Re: Paging, filtering, and sorting from Robert Sanderson on 2015-04-16 (public-annotation@w3.org from April 2015)

From: Robert Sanderson <azaroth42@gmail.com>
Date: Thu, 16 Apr 2015 09:51:16 -0700
To: Frederick Hirsch <w3c@fjhirsch.com>
Cc: "Denenberg, Ray" <rden@loc.gov>, Web Annotation <public-annotation@w3.org>
Message-ID: <CABevsUHynboQs+=+YrkLqFMPwFNRZ4xvQxAC59ZBVNc2HUoaAA@mail.gmail.com>
The most recent version of my python implementation is:

https://github.com/cheshire3/cheshire3/blob/develop/cheshire3/cqlParser.py

And should be usable in a stand alone way, outside of the Cheshire3 system.

Rob




On Thu, Apr 16, 2015 at 9:48 AM, Frederick Hirsch <w3c@fjhirsch.com> wrote:

> thanks, was looking for Python and  see the name azaroth next to it :)
>
> regards, Frederick
>
> Frederick Hirsch
> Co-Chair, W3C Web Annotation WG
>
> www.fjhirsch.com
> @fjhirsch
>
> > On Apr 16, 2015, at 8:40 AM, Denenberg, Ray <rden@loc.gov> wrote:
> >
> > From: Frederick Hirsch [mailto:w3c@fjhirsch.com]
> >> is there open source query language processing plugin/code etc?
> >
> > Here's a place to start,
> http://www.loc.gov/standards/sru/resources/products.html
> > (unfortunately it hasn't been updated lately.)
__________
PROMPT A:
Answer these three questions about the email thread:
(i) Which programming language is Robert Sanderson's implementation written in?
(ii) What title appears under Frederick Hirsch's name in his signature?
(iii) According to Ray Denenberg, what is unfortunate about the page he links to?
PROMPT B:
Which distinct email addresses appear in the email thread?

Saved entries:
__________
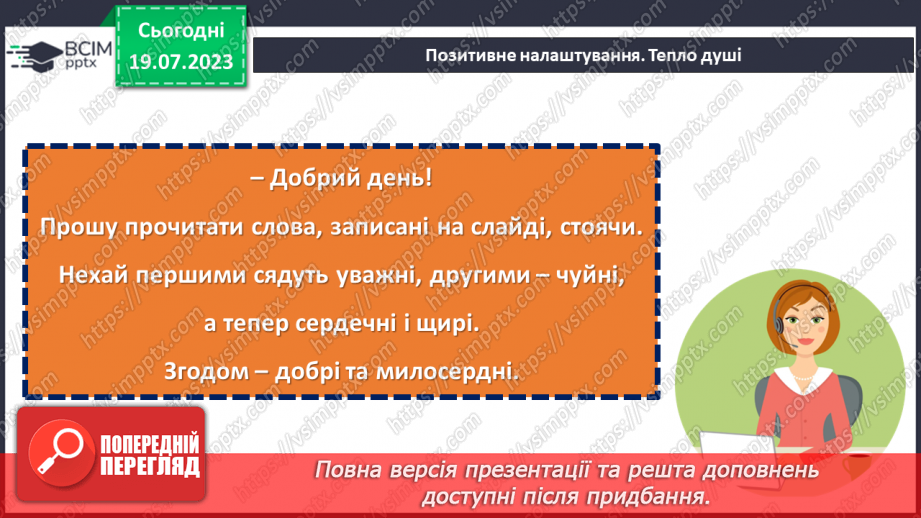 ВСІМ pptx

Сьогодні
19.07.2023

Позитивне налаштування. Тепло душі

– Добрий день!
Прошу прочитати слова, записані на слайді, стоячи.
Нехай першими сядуть уважні, другими – чуйні,
а тепер сердечні і щирі.
Згодом – добрі та милосердні.

ПОПЕРЕДНІЙ ПЕРЕГЛЯД

Повна версія презентації та решта доповнень доступні після придбання.

https://vsimpptx.com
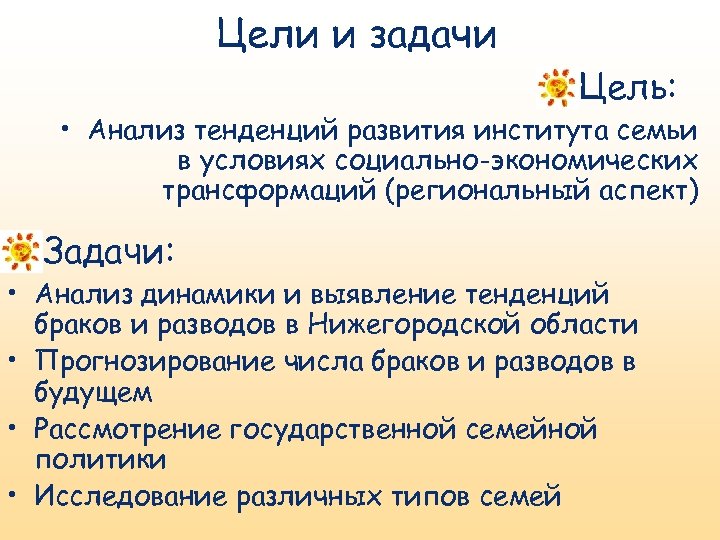 Цели и задачи

Цель:

• Анализ тенденций развития института семьи в условиях социально-экономических трансформаций (региональный аспект)

Задачи:

• Анализ динамики и выявление тенденций браков и разводов в Нижегородской области
• Прогнозирование числа браков и разводов в будущем
• Рассмотрение государственной семейной политики
• Исследование различных типов семей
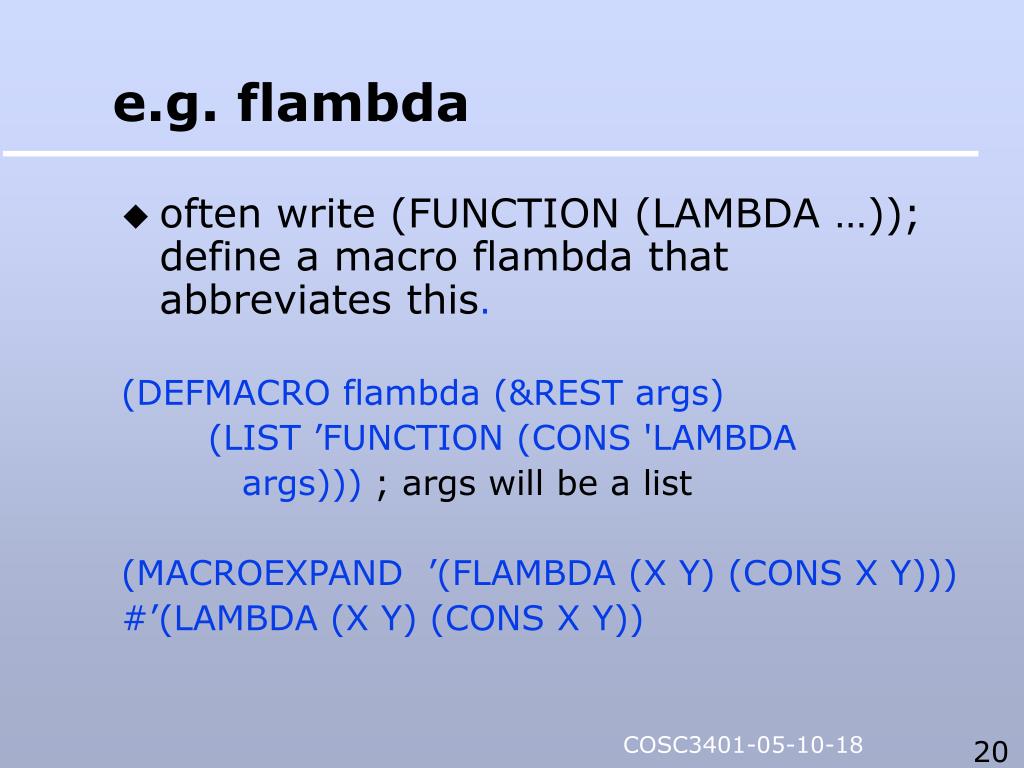 e.g. flambda

◆ often write (FUNCTION (LAMBDA …)); define a macro flambda that abbreviates this.

(DEFMACRO flambda (&REST args)
(LIST ’FUNCTION (CONS 'LAMBDA
args))) ; args will be a list

(MACROEXPAND ’(FLAMBDA (X Y) (CONS X Y)))
#’(LAMBDA (X Y) (CONS X Y))

COSC3401-05-10-18

20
__________
ANSWER AREA A:
(i) Python
(ii) Co-Chair, W3C Web Annotation WG
(iii) It hasn't been updated lately.

ANSWER AREA B:
azaroth42@gmail.com
w3c@fjhirsch.com
rden@loc.gov
public-annotation@w3.org